SEGMENTO DE TEXTO:
============
Mudou apenas o cenário. José Pacheco Pereira, José Magalhães e António Lobo Xavier não destoaram do estilo tertuliano a que nos habituaram nas manhãs de domingo na antena da TSF. O tema em agenda foi o relançamento económico e sistemas de informação. Mas podia ser outro qualquer. Num debate onde até se falou de tanques e mísseis, os três deputados conseguiram arrancar monumentais gargalhadas de uma sala com 200 congressistas. Mais uma vez Pacheco Pereira e José Magalhães digladiaram sobre a necessidade de mais ou menos Estado. A moderação esteve, como habitual, a cargo de Carlos Andrade.
Em relação ao papel na área das Tecnologias de Informação e Comunicação (TIC), António Lobo Xavier refere que o Estado tem uma tripla missão: a democratização do acesso à informação, integrar os avanços tecnológicos na Administração Pública e criação de uma ambiente competitivo saudável. Em relação a este ponto, Lobo Xavier, numa alusão à intervenção do ministro da Economia na sessão da manhã, enfatizou que o Estado tem falhado neste ponto e que um enquadramento legislativo não resolve só por si o problema.
O deputado do PS, José Magalhães, defendeu a ideia de uma intervenção forte do Estado na modernização das TIC, dizendo que, apesar dos constrangimentos europeus, é necessário que o Governo parta a máquina existente, dotando-a de novas funcionalidades, nomeadamente tecnológicas.
============
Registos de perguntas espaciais
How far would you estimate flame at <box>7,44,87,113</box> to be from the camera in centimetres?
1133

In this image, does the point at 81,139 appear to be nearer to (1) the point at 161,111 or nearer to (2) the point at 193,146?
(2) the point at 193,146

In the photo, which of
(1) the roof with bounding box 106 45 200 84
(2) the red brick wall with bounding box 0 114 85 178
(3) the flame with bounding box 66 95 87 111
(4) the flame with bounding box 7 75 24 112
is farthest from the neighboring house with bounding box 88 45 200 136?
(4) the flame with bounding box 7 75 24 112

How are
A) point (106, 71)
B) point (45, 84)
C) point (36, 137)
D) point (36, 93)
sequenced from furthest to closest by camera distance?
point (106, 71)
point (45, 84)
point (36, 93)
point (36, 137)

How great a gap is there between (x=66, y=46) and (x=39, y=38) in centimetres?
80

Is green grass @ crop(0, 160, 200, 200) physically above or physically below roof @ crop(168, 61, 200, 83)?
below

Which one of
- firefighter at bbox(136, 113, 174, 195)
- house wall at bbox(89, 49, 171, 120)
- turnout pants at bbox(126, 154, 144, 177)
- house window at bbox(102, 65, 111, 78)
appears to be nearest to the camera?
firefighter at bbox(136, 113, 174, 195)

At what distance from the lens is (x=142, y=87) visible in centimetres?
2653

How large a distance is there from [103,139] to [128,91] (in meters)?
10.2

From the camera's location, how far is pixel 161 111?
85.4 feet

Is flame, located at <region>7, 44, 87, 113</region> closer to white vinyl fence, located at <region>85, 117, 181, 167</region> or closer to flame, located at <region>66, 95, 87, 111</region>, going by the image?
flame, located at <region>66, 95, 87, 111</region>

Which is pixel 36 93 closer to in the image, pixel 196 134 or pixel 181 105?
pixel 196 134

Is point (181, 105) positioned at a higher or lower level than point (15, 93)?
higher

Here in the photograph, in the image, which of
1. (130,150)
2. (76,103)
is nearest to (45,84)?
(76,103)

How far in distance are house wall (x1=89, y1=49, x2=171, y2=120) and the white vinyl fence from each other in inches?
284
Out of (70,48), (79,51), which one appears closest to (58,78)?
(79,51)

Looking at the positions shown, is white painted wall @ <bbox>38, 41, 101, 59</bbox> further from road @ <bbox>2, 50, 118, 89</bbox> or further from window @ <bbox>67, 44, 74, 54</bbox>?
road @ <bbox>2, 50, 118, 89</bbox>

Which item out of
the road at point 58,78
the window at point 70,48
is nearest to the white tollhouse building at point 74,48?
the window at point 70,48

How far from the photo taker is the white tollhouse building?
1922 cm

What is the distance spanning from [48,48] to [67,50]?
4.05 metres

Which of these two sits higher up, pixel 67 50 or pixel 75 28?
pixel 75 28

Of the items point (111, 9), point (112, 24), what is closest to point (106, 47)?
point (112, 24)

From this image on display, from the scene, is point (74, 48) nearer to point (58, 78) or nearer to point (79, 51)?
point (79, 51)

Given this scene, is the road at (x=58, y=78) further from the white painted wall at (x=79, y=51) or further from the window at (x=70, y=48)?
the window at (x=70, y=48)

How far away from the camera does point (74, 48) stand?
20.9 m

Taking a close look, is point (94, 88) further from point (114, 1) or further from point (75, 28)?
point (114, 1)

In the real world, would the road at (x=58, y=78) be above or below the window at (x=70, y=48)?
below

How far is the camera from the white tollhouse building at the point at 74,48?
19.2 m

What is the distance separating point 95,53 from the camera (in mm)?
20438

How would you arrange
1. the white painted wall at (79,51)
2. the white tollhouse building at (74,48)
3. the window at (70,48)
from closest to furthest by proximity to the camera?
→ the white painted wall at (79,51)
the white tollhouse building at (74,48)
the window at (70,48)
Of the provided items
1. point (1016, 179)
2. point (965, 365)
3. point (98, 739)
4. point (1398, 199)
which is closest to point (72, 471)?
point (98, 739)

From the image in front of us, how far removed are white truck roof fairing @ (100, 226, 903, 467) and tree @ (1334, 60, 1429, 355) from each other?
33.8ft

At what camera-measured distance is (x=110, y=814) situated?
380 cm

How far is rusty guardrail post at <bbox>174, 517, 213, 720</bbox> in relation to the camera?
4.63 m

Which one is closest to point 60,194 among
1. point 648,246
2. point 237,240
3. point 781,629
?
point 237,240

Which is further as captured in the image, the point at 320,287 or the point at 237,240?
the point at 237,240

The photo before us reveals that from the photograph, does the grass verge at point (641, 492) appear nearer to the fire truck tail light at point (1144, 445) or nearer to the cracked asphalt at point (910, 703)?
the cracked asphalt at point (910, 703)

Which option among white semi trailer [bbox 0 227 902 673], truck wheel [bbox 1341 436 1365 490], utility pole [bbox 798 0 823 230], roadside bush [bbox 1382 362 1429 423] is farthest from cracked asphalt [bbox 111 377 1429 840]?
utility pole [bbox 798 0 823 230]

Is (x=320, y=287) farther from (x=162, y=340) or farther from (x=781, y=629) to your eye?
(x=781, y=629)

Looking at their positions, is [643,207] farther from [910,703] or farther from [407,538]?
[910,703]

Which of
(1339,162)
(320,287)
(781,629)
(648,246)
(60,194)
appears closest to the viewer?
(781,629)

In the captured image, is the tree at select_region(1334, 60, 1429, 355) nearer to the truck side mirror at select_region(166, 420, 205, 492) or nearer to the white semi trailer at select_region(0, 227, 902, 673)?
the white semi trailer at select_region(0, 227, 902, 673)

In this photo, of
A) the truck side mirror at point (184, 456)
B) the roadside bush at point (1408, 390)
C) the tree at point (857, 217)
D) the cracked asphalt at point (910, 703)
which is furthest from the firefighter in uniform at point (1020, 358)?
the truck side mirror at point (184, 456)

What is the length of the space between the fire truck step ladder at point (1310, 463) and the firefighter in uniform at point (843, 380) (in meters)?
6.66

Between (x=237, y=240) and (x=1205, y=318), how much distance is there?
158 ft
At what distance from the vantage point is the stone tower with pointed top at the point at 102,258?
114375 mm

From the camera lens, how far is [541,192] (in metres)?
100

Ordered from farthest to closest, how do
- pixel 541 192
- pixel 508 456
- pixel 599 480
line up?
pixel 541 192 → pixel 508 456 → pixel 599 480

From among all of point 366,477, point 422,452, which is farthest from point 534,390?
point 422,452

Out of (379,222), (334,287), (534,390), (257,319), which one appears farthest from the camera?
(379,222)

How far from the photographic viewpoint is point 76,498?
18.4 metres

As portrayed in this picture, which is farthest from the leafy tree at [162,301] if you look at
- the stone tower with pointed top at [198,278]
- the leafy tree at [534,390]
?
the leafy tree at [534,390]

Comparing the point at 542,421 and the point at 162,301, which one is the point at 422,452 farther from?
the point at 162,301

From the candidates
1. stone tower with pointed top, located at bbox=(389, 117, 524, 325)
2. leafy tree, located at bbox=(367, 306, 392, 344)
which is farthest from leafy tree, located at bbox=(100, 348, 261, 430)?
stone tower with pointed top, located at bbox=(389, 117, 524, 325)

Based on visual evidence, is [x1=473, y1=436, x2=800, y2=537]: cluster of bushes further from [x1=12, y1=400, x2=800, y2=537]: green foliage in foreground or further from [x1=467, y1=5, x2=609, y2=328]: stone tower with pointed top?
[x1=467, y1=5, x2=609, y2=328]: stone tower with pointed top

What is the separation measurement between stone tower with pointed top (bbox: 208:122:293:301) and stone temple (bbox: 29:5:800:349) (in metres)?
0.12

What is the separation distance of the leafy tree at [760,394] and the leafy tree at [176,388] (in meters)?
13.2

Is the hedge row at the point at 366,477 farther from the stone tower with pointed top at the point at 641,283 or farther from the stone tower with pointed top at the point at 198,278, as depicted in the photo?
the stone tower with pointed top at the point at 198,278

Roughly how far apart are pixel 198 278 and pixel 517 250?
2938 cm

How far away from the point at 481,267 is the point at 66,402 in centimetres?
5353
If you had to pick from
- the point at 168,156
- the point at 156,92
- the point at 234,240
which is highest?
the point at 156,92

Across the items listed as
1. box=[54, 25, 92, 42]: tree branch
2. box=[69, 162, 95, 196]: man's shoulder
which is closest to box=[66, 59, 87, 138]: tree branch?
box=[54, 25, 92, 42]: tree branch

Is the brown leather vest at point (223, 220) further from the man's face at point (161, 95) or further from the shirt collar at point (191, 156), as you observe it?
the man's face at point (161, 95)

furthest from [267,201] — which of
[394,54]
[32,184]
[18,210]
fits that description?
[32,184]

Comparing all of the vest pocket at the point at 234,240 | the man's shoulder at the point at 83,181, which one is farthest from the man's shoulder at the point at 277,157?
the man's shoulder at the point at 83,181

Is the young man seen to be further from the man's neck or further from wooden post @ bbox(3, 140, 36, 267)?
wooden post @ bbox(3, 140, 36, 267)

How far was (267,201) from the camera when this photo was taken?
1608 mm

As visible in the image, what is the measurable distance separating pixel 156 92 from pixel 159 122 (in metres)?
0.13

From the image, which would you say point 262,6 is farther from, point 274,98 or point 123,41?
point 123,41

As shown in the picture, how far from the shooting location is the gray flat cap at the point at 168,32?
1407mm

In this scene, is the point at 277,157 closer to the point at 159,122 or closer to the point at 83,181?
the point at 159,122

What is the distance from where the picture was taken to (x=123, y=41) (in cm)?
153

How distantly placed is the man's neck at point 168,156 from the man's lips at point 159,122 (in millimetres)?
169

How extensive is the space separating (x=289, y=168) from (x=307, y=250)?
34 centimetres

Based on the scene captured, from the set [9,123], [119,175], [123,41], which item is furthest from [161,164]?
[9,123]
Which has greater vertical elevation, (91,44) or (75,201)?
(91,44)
============
Transcreva, por favor, palavra por palavra e na íntegra, o texto sobre o debate entre os três deputados.

Mudou apenas o cenário. José Pacheco Pereira, José Magalhães e António Lobo Xavier não destoaram do estilo tertuliano a que nos habituaram nas manhãs de domingo na antena da TSF. O tema em agenda foi o relançamento económico e sistemas de informação. Mas podia ser outro qualquer. Num debate onde até se falou de tanques e mísseis, os três deputados conseguiram arrancar monumentais gargalhadas de uma sala com 200 congressistas. Mais uma vez Pacheco Pereira e José Magalhães digladiaram sobre a necessidade de mais ou menos Estado. A moderação esteve, como habitual, a cargo de Carlos Andrade.
Em relação ao papel na área das Tecnologias de Informação e Comunicação (TIC), António Lobo Xavier refere que o Estado tem uma tripla missão: a democratização do acesso à informação, integrar os avanços tecnológicos na Administração Pública e criação de uma ambiente competitivo saudável. Em relação a este ponto, Lobo Xavier, numa alusão à intervenção do ministro da Economia na sessão da manhã, enfatizou que o Estado tem falhado neste ponto e que um enquadramento legislativo não resolve só por si o problema.
O deputado do PS, José Magalhães, defendeu a ideia de uma intervenção forte do Estado na modernização das TIC, dizendo que, apesar dos constrangimentos europeus, é necessário que o Governo parta a máquina existente, dotando-a de novas funcionalidades, nomeadamente tecnológicas.